23. The live attenuated Gram-negative bacterium of any preceding claim for use in therapy.

24. The live attenuated Gram-negative bacterium for use of claim 23, wherein the therapy is treatment, reduction, inhibition, prevention, or control of a neoplastic disease, an infectious disease, a cardiovascular disease, a neurodegenerative disease, a gastrointestinal disease, a respiratory disease, a renal disease, a liver disease, an autoimmune disease, an inflammatory disease or a genetic disorder, preferably the live attenuated Gram-negative bacterium is for use in the treatment, reduction, inhibition, prevention of recurrence, or control of a neoplastic disease or an infectious disease.

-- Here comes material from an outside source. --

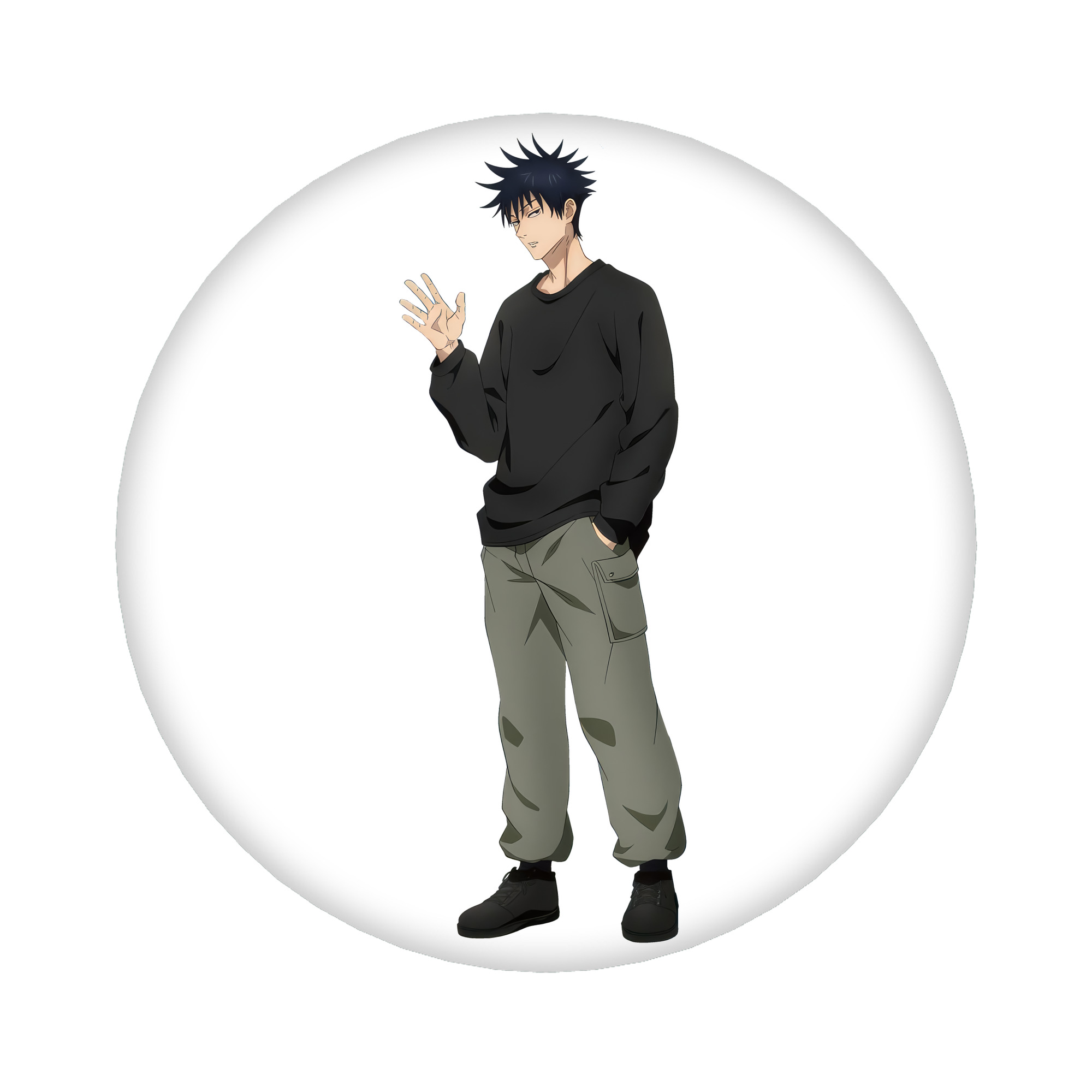 （画像用） 呪術廻戦 Jujutsu Kaisen 6cm 缶バッジ 複数セット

25. The live attenuated Gram-negative bacterium for use of claim 24, wherein the neoplastic disease is a solid cancer and/or a haematological malignancy.

26. The live attenuated Gram-negative bacterium for use of claim 25, wherein the solid cancer and/or the haematological malignancy is a cancer selected from prostate cancer, oesophageal cancer, liver cancer, renal cancer, lung cancer, breast cancer, colorectal cancer, bladder cancer, breast cancer, pancreatic cancer, brain cancer, mesothelioma, hepatocellular cancer, lymphoma, leukaemia, gastric cancer, prostate cancer, endometrial cancer, endometrial cancer, vulvar/vaginal cancer, cervical cancer, ovarian cancer, thyroid cancer, melanoma, carcinoma, head and neck cancer, skin cancer or sarcoma, preferably wherein the neoplastic disease is associated with a cancer selected from bladder cancer, lung cancer, mesothelioma, hepatocellular cancer, melanoma, oesophageal cancer, gastric cancer, ovarian cancer, colorectal cancer, head and neck cancer, prostate cancer, endometrial cancer, cervical cancer or breast cancer

27. A vaccine composition comprising a live attenuated Gram-negative bacterium according to any of claims 1 to 22.

28. The vaccine composition of claim 27, wherein the vaccine composition further comprises a pharmaceutically acceptable adjuvant, carrier or excipient.

29. A method of treating, preventing, inhibiting, preventing recurrence or controlling a disease in a subject, wherein the method comprises administering to a subject a live attenuated Gram-negative bacterium according to any of claims 1 to 22, or the vaccine composition according to claim 27 to 28.

30. Use of a live attenuated Gram-negative bacterium according to any of claims 1 to 22, in the manufacture of a medicament.